Schumann, Robert
Symphonies No. 2 & No. 4
Robert Schumanns Eigenart war es, sein kompositorisches Schaffen über einen längeren Zeitraum hin jeweils auf ein Genre zu fokussieren. Auf das Liederjahr 1840 mit etwa 150 Liedern und Gesängen folgte 1841 das Sinfonienjahr, in dem drei der insgesamt fünf sinfonischen Arbeiten, die später folgenden Konzerte ausgenommen, entstanden. Neben einer ersten Auseinandersetzung mit der sinfonischen Form im Jahr 1832 (Zwickauer Sinfonie) komponierte Schumann 1841 die B-Dur-Sinfonie op. 38, die locker gefügte Reihung Ouvertüre, Scherzo und Finale op. 52 und die d-Moll-Sinfonie op. 120, die im sinfonischen Gesamtwerk Schumanns unter Nr. 4 geführt, aber der Chronologie nach die zweite Sinfonie ist. Die C-Dur-Sinfonie op. 61 entstand in den Jahren 1845/46, 1851 folgte die Es-Dur-Sinfonie op. 97.

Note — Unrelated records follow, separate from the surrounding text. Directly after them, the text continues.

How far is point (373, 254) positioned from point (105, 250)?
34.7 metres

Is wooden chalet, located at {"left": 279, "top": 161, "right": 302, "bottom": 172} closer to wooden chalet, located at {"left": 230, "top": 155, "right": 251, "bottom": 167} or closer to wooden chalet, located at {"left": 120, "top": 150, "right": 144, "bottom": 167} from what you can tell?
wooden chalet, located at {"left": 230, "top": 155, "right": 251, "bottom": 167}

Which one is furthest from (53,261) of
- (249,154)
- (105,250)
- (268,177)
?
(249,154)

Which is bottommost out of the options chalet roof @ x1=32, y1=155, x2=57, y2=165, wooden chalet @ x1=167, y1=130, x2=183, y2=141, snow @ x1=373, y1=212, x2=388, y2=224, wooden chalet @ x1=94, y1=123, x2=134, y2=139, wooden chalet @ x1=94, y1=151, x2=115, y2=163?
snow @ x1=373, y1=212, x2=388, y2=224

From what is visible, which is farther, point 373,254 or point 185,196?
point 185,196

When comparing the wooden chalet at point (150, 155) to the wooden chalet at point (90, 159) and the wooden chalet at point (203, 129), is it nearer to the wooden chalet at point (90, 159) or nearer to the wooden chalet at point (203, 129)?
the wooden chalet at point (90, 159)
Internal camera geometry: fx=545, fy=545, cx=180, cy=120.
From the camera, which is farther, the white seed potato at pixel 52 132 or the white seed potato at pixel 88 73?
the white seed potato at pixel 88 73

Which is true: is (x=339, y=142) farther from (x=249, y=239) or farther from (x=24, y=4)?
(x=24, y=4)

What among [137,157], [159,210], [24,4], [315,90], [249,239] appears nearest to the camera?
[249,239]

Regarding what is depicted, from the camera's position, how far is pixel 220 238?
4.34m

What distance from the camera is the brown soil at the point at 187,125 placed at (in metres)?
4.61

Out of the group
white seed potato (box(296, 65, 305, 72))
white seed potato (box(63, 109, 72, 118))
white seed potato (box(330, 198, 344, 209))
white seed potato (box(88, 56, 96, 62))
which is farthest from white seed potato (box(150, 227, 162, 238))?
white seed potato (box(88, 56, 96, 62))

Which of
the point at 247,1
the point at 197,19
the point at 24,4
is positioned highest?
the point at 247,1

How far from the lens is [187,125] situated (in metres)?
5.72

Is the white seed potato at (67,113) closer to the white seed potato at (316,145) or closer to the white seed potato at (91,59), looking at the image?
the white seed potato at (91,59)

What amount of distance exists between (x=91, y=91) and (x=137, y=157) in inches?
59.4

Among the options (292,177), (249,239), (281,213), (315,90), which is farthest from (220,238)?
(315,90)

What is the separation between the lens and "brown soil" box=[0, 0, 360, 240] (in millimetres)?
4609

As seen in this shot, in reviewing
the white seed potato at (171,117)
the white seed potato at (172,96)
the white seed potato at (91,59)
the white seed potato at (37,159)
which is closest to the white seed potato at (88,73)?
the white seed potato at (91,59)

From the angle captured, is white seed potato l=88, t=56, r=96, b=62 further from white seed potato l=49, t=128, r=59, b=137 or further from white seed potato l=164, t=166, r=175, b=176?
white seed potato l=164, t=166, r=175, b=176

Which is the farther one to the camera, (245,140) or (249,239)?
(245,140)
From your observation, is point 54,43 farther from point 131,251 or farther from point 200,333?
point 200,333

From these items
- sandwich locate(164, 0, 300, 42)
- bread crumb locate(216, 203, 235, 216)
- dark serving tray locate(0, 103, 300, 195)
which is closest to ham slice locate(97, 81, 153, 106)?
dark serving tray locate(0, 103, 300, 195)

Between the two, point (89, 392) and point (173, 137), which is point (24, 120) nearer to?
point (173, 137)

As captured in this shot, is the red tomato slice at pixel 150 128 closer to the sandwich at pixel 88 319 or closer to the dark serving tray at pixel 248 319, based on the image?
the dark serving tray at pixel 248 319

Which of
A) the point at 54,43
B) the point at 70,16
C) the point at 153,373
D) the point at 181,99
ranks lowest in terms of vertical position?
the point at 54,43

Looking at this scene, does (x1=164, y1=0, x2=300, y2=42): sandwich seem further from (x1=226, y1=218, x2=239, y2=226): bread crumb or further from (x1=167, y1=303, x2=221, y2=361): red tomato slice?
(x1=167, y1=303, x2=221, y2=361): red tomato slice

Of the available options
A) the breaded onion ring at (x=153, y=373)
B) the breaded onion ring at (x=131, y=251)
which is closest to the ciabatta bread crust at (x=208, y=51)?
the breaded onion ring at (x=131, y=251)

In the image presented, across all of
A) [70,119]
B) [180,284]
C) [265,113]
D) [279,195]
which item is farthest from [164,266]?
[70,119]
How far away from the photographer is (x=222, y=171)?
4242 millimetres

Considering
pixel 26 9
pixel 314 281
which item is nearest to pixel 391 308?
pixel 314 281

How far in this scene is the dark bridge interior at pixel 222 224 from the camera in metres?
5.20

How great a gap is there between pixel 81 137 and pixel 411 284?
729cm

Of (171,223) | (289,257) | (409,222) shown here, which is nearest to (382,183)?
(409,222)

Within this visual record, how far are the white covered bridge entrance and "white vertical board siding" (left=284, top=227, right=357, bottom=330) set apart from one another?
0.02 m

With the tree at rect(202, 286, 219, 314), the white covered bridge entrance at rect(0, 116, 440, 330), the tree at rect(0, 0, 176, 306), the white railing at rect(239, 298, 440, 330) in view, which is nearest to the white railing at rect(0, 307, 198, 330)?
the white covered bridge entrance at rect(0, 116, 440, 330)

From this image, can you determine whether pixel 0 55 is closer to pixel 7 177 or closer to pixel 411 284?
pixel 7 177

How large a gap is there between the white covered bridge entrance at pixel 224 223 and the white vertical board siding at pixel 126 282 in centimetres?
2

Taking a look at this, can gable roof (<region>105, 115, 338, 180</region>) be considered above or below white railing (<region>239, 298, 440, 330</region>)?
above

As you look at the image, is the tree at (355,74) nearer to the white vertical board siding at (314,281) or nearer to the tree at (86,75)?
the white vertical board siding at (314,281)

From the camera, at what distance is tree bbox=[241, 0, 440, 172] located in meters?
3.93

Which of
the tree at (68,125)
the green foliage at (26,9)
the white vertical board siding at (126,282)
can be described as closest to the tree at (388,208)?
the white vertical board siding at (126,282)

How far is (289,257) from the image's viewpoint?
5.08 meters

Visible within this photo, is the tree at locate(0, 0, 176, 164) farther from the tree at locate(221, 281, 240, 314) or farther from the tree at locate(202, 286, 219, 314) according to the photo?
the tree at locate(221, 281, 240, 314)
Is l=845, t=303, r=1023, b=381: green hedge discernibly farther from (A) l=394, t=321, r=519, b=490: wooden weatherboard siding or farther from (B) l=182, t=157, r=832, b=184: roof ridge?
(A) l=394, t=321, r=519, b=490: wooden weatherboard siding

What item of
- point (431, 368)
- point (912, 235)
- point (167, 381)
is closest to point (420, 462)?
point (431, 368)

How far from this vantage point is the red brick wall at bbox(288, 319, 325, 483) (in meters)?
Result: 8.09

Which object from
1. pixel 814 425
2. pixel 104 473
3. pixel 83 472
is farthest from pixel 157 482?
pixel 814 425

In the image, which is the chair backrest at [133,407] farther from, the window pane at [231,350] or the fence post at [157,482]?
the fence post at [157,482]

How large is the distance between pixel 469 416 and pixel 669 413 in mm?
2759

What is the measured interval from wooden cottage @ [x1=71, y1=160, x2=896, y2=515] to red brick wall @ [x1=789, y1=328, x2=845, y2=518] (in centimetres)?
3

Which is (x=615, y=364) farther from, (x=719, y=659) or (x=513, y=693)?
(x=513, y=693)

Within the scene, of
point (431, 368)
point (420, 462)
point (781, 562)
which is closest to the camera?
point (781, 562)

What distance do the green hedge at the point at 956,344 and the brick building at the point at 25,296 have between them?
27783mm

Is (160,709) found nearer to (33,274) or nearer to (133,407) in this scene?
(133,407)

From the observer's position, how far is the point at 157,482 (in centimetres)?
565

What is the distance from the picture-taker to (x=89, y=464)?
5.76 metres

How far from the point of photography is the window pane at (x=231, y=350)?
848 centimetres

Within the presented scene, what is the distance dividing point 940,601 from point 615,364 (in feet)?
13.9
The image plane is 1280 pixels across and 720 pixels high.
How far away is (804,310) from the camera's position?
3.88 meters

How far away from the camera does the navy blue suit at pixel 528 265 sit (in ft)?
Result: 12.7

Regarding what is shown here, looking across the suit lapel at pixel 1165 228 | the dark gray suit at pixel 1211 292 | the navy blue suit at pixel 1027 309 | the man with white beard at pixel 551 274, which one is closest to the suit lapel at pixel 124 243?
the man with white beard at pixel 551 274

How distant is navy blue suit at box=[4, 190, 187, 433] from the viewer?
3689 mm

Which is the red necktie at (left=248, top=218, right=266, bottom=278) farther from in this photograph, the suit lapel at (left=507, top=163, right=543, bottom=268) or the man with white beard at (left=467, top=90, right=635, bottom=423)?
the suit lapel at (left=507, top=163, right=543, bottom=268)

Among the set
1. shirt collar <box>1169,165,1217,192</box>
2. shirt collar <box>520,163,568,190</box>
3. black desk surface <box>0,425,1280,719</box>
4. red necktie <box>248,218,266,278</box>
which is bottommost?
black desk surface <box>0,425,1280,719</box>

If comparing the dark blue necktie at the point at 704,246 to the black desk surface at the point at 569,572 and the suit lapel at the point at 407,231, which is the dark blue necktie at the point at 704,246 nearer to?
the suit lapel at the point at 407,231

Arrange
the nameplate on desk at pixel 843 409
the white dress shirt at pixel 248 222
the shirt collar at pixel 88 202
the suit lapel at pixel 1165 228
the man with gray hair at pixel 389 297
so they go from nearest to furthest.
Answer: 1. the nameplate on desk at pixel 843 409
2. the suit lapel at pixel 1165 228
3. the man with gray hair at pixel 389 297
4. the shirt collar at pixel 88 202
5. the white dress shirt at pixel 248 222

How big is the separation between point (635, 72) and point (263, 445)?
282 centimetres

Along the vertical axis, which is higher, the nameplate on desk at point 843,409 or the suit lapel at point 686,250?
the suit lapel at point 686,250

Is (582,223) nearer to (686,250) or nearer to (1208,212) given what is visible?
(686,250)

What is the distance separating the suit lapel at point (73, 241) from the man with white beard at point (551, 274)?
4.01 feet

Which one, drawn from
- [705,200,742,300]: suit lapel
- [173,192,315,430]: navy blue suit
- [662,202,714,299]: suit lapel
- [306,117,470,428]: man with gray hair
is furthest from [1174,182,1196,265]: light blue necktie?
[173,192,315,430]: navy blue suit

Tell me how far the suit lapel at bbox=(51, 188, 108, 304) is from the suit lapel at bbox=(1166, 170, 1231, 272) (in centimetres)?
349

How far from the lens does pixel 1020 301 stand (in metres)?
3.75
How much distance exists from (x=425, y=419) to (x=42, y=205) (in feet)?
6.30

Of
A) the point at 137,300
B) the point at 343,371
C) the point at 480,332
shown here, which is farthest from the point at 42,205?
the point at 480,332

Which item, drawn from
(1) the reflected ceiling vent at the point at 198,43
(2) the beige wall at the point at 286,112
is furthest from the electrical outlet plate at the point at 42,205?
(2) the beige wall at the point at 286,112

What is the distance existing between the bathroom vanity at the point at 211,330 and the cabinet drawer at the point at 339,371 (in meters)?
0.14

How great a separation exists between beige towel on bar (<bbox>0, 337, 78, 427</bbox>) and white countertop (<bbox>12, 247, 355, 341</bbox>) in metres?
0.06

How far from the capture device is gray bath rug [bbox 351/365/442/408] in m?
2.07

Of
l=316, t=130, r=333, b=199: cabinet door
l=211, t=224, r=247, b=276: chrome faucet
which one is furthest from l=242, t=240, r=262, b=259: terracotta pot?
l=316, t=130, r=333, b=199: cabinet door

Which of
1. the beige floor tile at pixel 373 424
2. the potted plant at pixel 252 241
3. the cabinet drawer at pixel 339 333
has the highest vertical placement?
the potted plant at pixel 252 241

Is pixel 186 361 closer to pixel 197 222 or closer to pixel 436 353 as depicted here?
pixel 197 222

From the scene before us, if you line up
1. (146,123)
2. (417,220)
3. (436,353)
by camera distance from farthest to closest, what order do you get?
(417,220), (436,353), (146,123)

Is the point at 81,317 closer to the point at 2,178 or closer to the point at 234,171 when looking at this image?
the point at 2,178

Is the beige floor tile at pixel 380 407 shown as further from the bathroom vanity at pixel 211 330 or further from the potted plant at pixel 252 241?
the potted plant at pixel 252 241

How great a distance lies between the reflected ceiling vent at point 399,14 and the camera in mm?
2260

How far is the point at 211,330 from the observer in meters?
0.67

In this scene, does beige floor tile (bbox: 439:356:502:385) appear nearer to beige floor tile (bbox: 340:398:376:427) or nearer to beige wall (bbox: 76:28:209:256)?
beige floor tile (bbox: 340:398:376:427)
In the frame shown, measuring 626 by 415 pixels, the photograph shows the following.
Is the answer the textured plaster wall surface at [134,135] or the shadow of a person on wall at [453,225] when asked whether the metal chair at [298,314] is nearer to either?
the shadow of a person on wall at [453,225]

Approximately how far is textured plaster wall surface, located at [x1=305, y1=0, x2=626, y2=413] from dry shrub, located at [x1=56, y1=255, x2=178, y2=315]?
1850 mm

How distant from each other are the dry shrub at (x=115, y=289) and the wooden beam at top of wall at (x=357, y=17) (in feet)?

Roger Norrington hat mit dem Radio-Sinfonieorchester Stuttgart des SWR die vier Schumann-Sinfonien nun in einem Konzertmitschnitt vom Europäischen Musikfest Stuttgart des Jahres 2004 vorgelegt. Zu erwarten waren von dem Experten der historischen Aufführungspraxis, der dieses Wissen um eine sprachnahe Deklamatorik, eine lebendige Artikulation und die vibratolose Reinheit des Klangs mit einem modernen Klangkörper umzusetzen versteht, neue Einsichten in Struktur und Klangbalance dieser Werke. Und tatsächlich, der oft vorgebrachte Vorwurf der Instrumentationsmängel Schumanns erweist sich hier als weitgehend gegenstandslos. Das Finale der Sinfonie Nr. 2 C-Dur beispielsweise wird von Norrington sehr durchsichtig gehalten, alle massive Klanglichkeit konnte dem Satz dank seiner Intention, jede melodische Phrase in der ihr eigenen Ausdruckskraft auszuleuchten, ausgetrieben werden.
Auch der Kopfsatz der Sinfonie Nr. 4 d-Moll zeigt zwar alle nötige Prägnanz, das sonst oft zu erlebende Übermaß an Schlagkraft aber ist zurückgenommen zugunsten einer unerhörten Transparenz und Profilierung der Stimmführung. Und im Finalsatz dieser Sinfonie hört man die Stretta einmal ohne das gewöhnlich überdrehte Wühlen in ihren rollierenden Figuren. Überhaupt hält sich Norrington in der Temponahme oftmals eher ein wenig zurück, was dem Blick aufs Detail zugute kommt.
Und auch die Emphase hat in Norringtons Sichtweise ihre Grenzen: So zeigt der Kopfsatz der Sinfonie Nr. 3 Es-Dur zwar den erwarteten Enthusiasmus, aber der Gestus erweist sich doch als maßhaltend kontrolliert. Und im Scherzo der Sinfonie Nr. 1 B-Dur lässt Norrington sein Orchester zwar durchaus beherzt zupacken, in der tänzerischen Ausformulierung erlegt er seinen Instrumentalisten aber vornehme Zurückhaltung auf.
Die Stuttgarter Radiosinfoniker zeigen sich hier einmal mehr als ein agiler und höchst präziser Klangkörper, der die Ausdruckswerte feinsinnig auszuhören versteht, zwischen musikalisch disparaten Gestalten (so etwa im Kopfsatz der ersten Sinfonie) organisch zu vermitteln vermag und in den Entwicklungsprozessen einen langen Atem zu wahren weiß.